Whether the audience was disappointed or just wrung out by the two hours of chase sequences and noise is probably less relevant than that so many of us dutifully filled the theater, which of course is the scenario that Paramount Pictures hopes to replicate worldwide when the movie opens across the globe on Thursday. I’ll have more to say on the movie then, by which point it will already have been thoroughly masticated, spit out and chewed all over again in the media that has already sunk its little teeth into Indy’s tired body with early negative notices. I was bored out of my mind while watching the movie, which makes me think that Steven Spielberg was terribly bored while directing it. But that’s a germ of an idea that I would like to actually contemplate for a few days.

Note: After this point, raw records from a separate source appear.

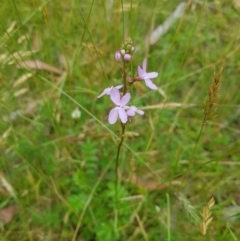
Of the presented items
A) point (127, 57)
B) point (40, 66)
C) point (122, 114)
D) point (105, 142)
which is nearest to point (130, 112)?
point (122, 114)

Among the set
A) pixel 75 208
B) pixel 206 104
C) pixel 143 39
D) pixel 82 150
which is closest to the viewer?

I know what she means. Rare indeed is the contemporary action or epic/fantasy spectacular that doesn't bore me out of my crystal skull (exceptions: "The Bourne Supremacy," "The Descent" (2006), "Casino Royale" (2007) come to mind -- but very little else, really, since 1981's "Mad Max 2: The Road Warrior," which made "Raiders" look like a Tonka toy.)

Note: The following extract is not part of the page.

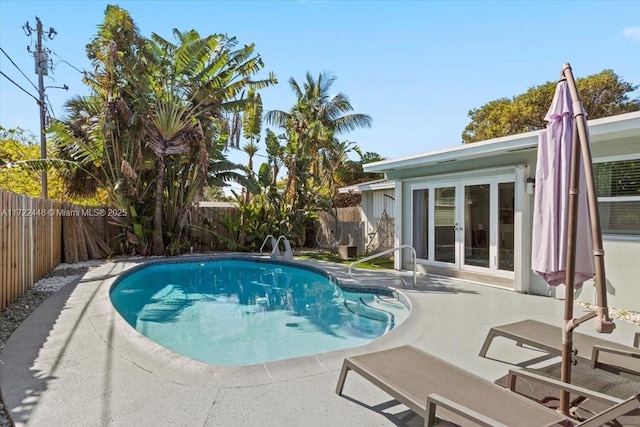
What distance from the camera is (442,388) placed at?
9.15 feet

Now, I think Spielberg is a movie genius (and "Close Encounters" and "E.T." are masterpieces about the language of film, written in light), but the idea of him making a fourth "Indiana Jones" movie does not excite me even a little bit. One of the masters of the medium has now devoted roughly one sixth of his feature-film output to Indiana Jones movies. Meanwhile he could have been exploring new territory, as he did with "A.I. Artificial Intelligence," "Always," "Munich"... Spielberg is reportedly doing a "Tintin" adaptation next, and that I want to see. He hasn't already made one three times before and, as an admirer of his work, I appreciate that.